With a median follow-up of 49.3 months, estimated 5y-RFS was 46% (95% CI, 36-56) in the HDAC arm vs 39% (95% CI, 29-49) in the HDAC-DEX arm (adjusted HR, 0.94 [95% CI, 0.62-1.43], p=0.77). When evaluated in patient subgroups including ELN-2022 risk group, anthracycline used in induction, WBC or allo-HSCT in first remission, no significant interactions with the HDAC-DEX vs HDAC treatment effect were observed for RFS. 5y-OS was 62% (95% CI, 51-71) in the HDAC arm vs 63% (95% CI, 51-72) in the HDAC-DEX arm (adjusted HR, 0.93 [95% CI, 0.54-1.62], p=0.81). 5y-CIR was 43% (95% CI, 34-52) in the HDAC arm vs 42% (95%CI, 31-52) in the HDAC-DEX arm (adjusted HR, 0.77 [95% CI, 0.46-1.29], p=0.32).
The severity of HDAC-induced myelosuppression was lower in the HDAC-DEX arm. During the whole HDAC consolidation cycle period, the mean number of days with neutrophils <0.5 G/L was 20.7 (+/-13.2) with HDAC vs 15.4 (+/-11.4) with HDAC-DEX (p=0.002). The mean number of days with platelets < 20 G/L was 18.6 (+/-18.9) with HDAC vs 13.9 (+/-13.0) with HDAC-DEX (p=0.033). There were also lower needs for RBC and platelets transfusions with HDAC-DEX. The rate of fungal infections was lower in the HDAC-DEX arm (2.9%) vs HDAC arm (12.7%) (p=0.008). The rate of vomiting was also significantly reduced by DEX.

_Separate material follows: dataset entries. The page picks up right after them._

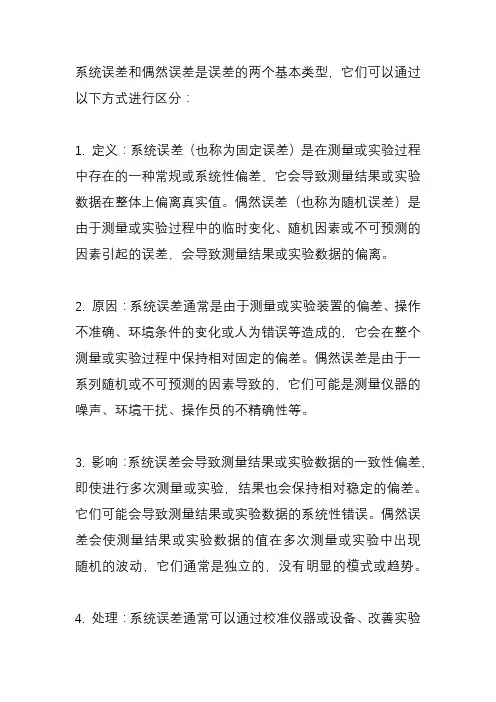 系统误差和偶然误差是误差的两个基本类型，它们可以通过以下方式进行区分：

1. 定义：系统误差（也称为固定误差）是在测量或实验过程中存在的一种常规或系统性偏差，它会导致测量结果或实验数据在整体上偏离真实值。偶然误差（也称为随机误差）是由于测量或实验过程中的临时变化、随机因素或不可预测的因素引起的误差，会导致测量结果或实验数据的偏离。

2. 原因：系统误差通常是由于测量或实验装置的偏差、操作不准确、环境条件的变化或人为错误等造成的，它会在整个测量或实验过程中保持相对固定的偏差。偶然误差是由于一系列随机或不可预测的因素导致的，它们可能是测量仪器的噪声、环境干扰、操作员的不精确性等。

3. 影响：系统误差会导致测量结果或实验数据的一致性偏差，即使进行多次测量或实验，结果也会保持相对稳定的偏差。它们可能会导致测量结果或实验数据的系统性错误。偶然误差会使测量结果或实验数据的值在多次测量或实验中出现随机的波动，它们通常是独立的，没有明显的模式或趋势。

4. 处理：系统误差通常可以通过校准仪器或设备、改善实验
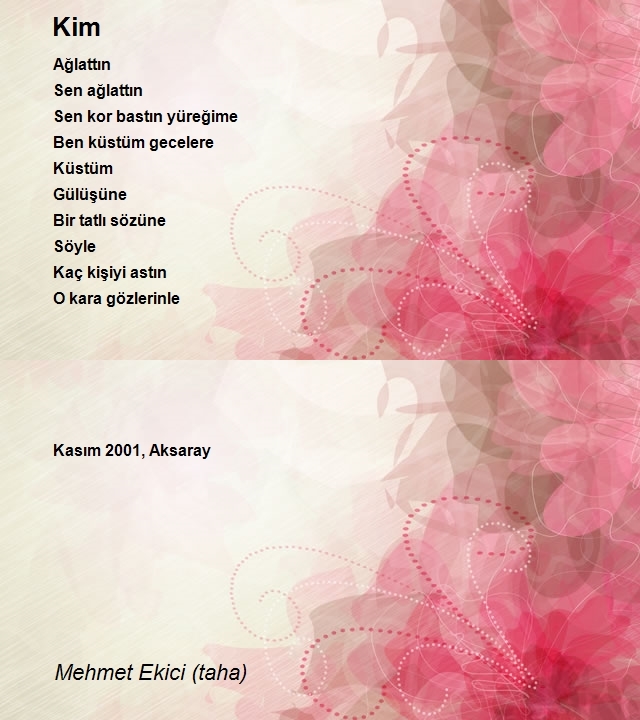 Kim

Ağlattın
Sen ağlattın
Sen kor bastın yüreğime
Ben küstüm gecelere
Küstüm
Gülüşüne
Bir tatlı sözüne
Söyle
Kaç kişiyi astın
O kara gözlerinle

Kasım 2001, Aksaray

Mehmet Ekici (taha)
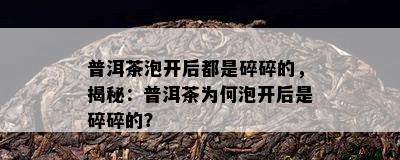 普洱茶泡开后都是碎碎的，揭秘：普洱茶为何泡开后是碎碎的?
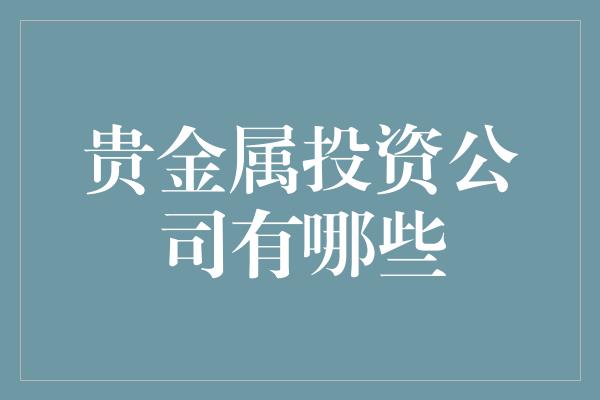 贵金属投资公司有哪些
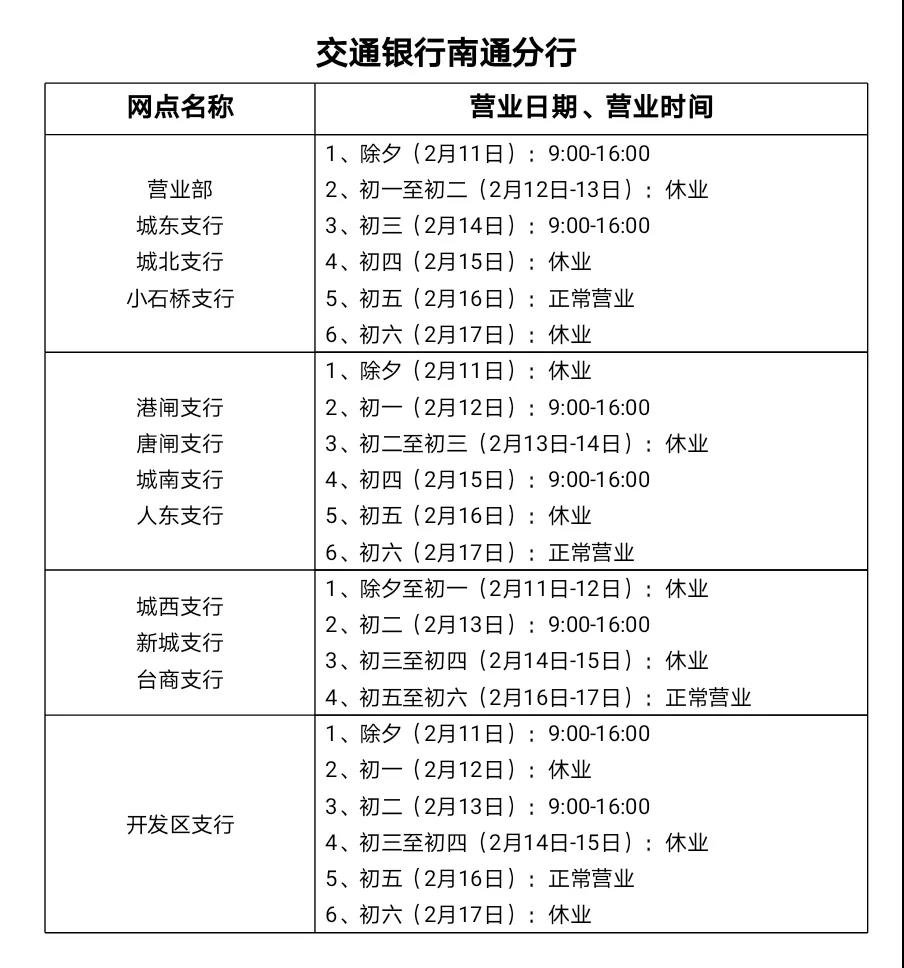 交通银行南通分行

| 网点名称 | 营业日期、营业时间 |
|---|---|
| 营业部<br>城东支行<br>城北支行<br>小石桥支行 | 1、除夕（2月11日）：9:00-16:00<br>2、初一至初二（2月12日-13日）：休业<br>3、初三（2月14日）：9:00-16:00<br>4、初四（2月15日）：休业<br>5、初五（2月16日）：正常营业<br>6、初六（2月17日）：休业 |
| 港闸支行<br>唐闸支行<br>城南支行<br>人东支行 | 1、除夕（2月11日）：休业<br>2、初一（2月12日）：9:00-16:00<br>3、初二至初三（2月13日-14日）：休业<br>4、初四（2月15日）：9:00-16:00<br>5、初五（2月16日）：休业<br>6、初六（2月17日）：正常营业 |
| 城西支行<br>新城支行<br>台商支行 | 1、除夕至初一（2月11日-12日）：休业<br>2、初二（2月13日）：9:00-16:00<br>3、初三至初四（2月14日-15日）：休业<br>4、初五至初六（2月16日-17日）：正常营业 |
| 开发区支行 | 1、除夕（2月11日）：9:00-16:00<br>2、初一（2月12日）：休业<br>3、初二（2月13日）：9:00-16:00<br>4、初三至初四（2月14日-15日）：休业<br>5、初五（2月16日）：正常营业<br>6、初六（2月17日）：休业 |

Of note, post-hoc analysis showed that the 77 pts with CRP ≥ 5mg/L before consolidation had worse CIR, RFS and OS compared to pts with CRP < 5mg/L.
Conclusions With the dosing schedule used in this trial, DEX did not improve RFS but did markedly improve tolerability of HDAC. Further studies are needed to investigate the prognostic role of inflammatory markers in AML.